Collected data
== Segment start ==
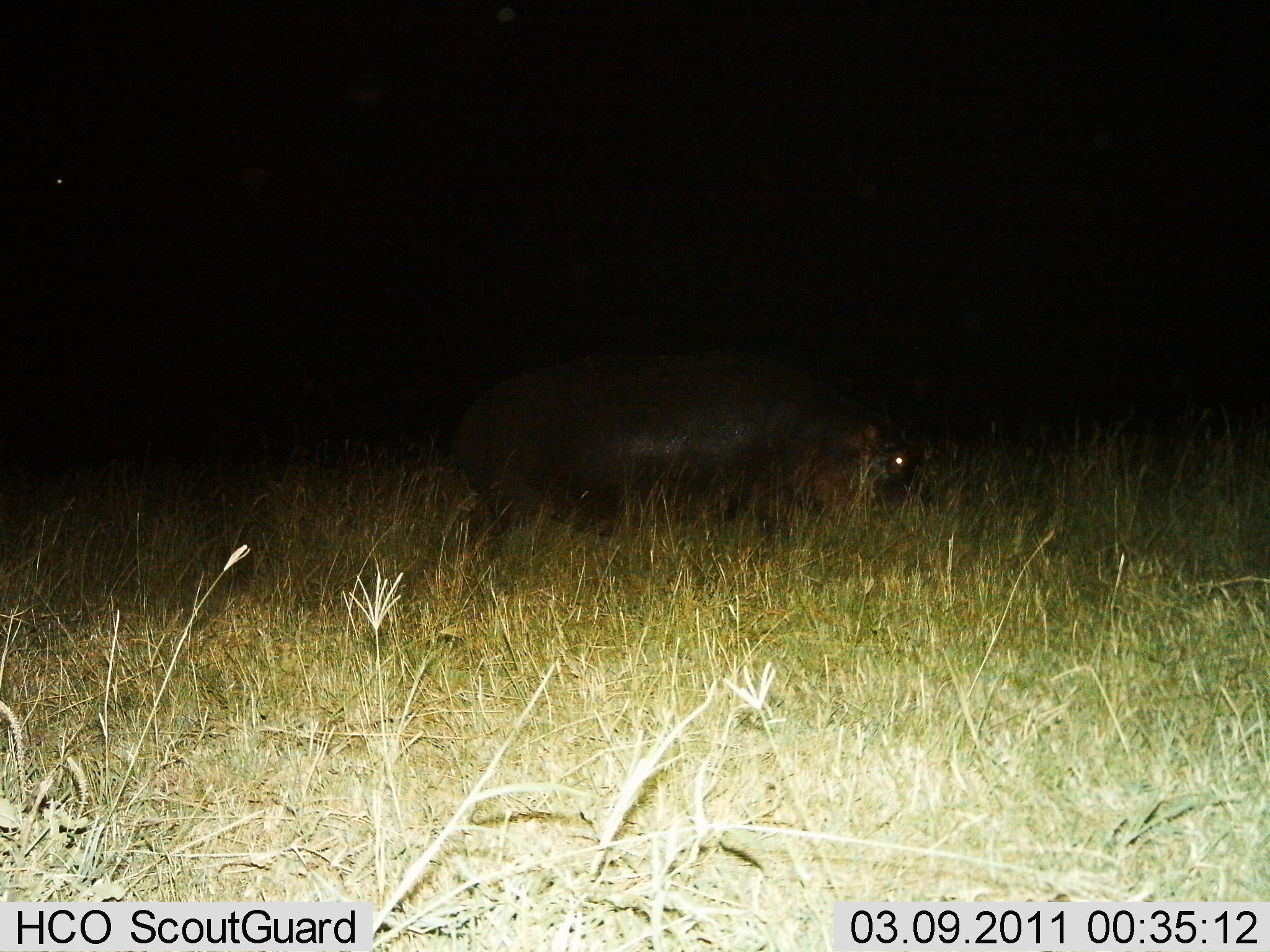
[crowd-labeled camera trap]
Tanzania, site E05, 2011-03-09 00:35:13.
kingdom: Animalia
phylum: Chordata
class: Mammalia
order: Artiodactyla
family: Hippopotamidae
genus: Hippopotamus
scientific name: Hippopotamus amphibius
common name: hippopotamus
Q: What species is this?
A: Hippopotamus (Hippopotamus amphibius).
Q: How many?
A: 1.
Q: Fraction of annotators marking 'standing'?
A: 36%.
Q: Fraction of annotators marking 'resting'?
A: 0%.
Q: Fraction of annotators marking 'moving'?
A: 36%.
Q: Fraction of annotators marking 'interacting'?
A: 0%.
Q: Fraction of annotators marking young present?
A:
== Segment end ==
» **How to complete this task**: Nothing but the exact lines of the data above, from the line containing "Q: Fraction of annotators marking 'moving'?" through the last, should appear in the answer.

» **Output below**:
Q: Fraction of annotators marking 'moving'?
A: 36%.
Q: Fraction of annotators marking 'interacting'?
A: 0%.
Q: Fraction of annotators marking young present?
A:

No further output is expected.